Penutup Kepala Dari Kain Batik untuk Tari Remo Di Malang

        Damariotimes. Suatu siang yang terik, mendapatkan kesempatan untuk berbincang-bincang dengan tokoh Ludruk dari Malang. Suwito Hs. (73 tahun) Hidupnya hingga saat ini seutuhnya hanya berkesenian, tidak pernah menjadi bekerja selain berkesenian. Menjadi ludruk memang bukan cita-cita, namun sejauh itu tidak pernah mampu menghindar dari seni pertunjukan yang saat ini mulai langka digeluti orang, seringkali menghela nafas, dan berguman ‘saat ini ludruk yang paling tua, tinggal saya seorang’.
Suwito Hs. Menari remo yang masih mengenakan dasi (Foto dokumen Suwito Hs.)
        Ludruk yang dipelajari selama ini memang berasal dari tokoh-tokoh ludruk Surabaya, seperti Gatot Supilin, salah satu tokoh pengereman Ludruk Marhaen. Pada tahun 1970an, Suwito Hs. Benar-benar sangat dekat dengan Pak Pilin, sehingga gayanya memang mampu diserap dengan baik. Pada waktu diberikan kesempatan untuk tampil, para pengendang remo dari Surabaya mengakui tampilannya sudah ‘Nyurabayani’. Hal ini dikarenakan memang pada awalnya Ludruk itu berasal dari Surabaya, bahkan yang mempunyai tari Remo putra itu memang grup ludruk dari Surabaya. Ludruk Malang tidak punya tari Remo, namun punya Tari Beskalan. Tidak ditampilkan pada ludruk, namun kostum Tari Beskalan digunakan untuk menampilkan tari remo putri.

**Bagian Data:**

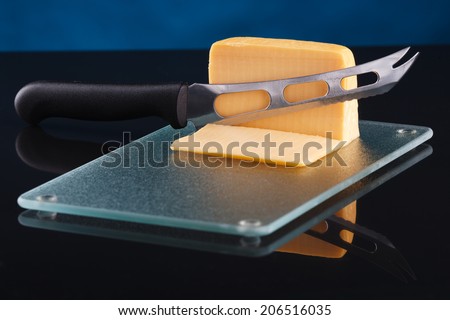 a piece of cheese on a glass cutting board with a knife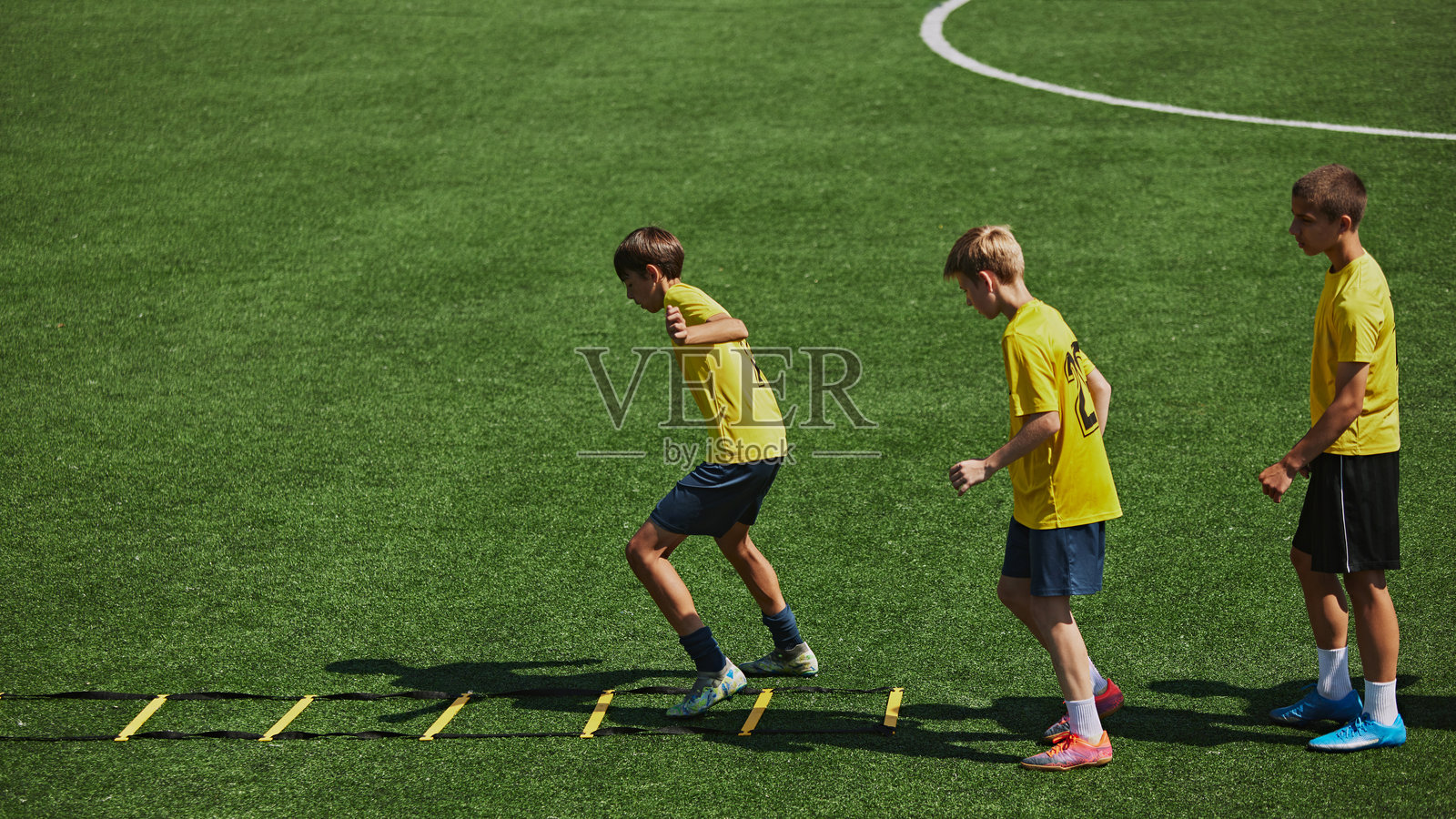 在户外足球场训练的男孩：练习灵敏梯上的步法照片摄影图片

**Soal untuk Dikerjakan:**
**1)** Sebutkan semua nama orang dan nama kota yang muncul dalam bacaan tentang ludruk Malang.
**2)** Teruskan bacaan tentang ludruk Malang setelah kalimat terakhirnya.

**Jawaban Soal:**
**1)**
Nama orang: Suwito Hs., Gatot Supilin, Pak Pilin.
Nama kota: Malang, Surabaya.

**2)**
        Panjang lebar ceritanya, pada intinya. Bahwa perkembangan tari Remo masuk ke Malang sangat sederhana, hal ini dikemukakan juga oleh tokoh ludruk tahun 1940-an, Said Djayudi. Pada mulanya tari Remo kostumnya tidak seperti wayang orang, namun sangat sederhana; menggunakan celana gelap, baju putih, sembong jarit, dasi hitam, mengenakan kopiah (peci) hitam, sampur ada di pinggang. Gambaran sederhana ini hingga tahun 1950-an, berikutnya berkembang menggunakan tutup kepala kain Madura dengan jenis penutup kepala ‘tutup liwet’. Masih tetap menggunakan baju putih, sembong batik (umumnya parang barong), namun sudah ada penambahan boro-boro-samir (pengaruh wayang orang). Bahkan pada waktu itu, pengereman menggunakan anting-anting di telinga kiri. Menurut Pak Pilin, tradisi mengenakan anting-anting di telinga kiri ini dilakukan oleh orang Madura yang kelahirannya Sabtu Wage.
        Pengereman Surabaya yang lain, seperti Munali Patah (Ludruk RRI Surabaya) acap kali menggunakan udeng kemplengan, dan telanjang dada. Namun konstum bagian bawah masih sama seperti kostum tari remo yang lain.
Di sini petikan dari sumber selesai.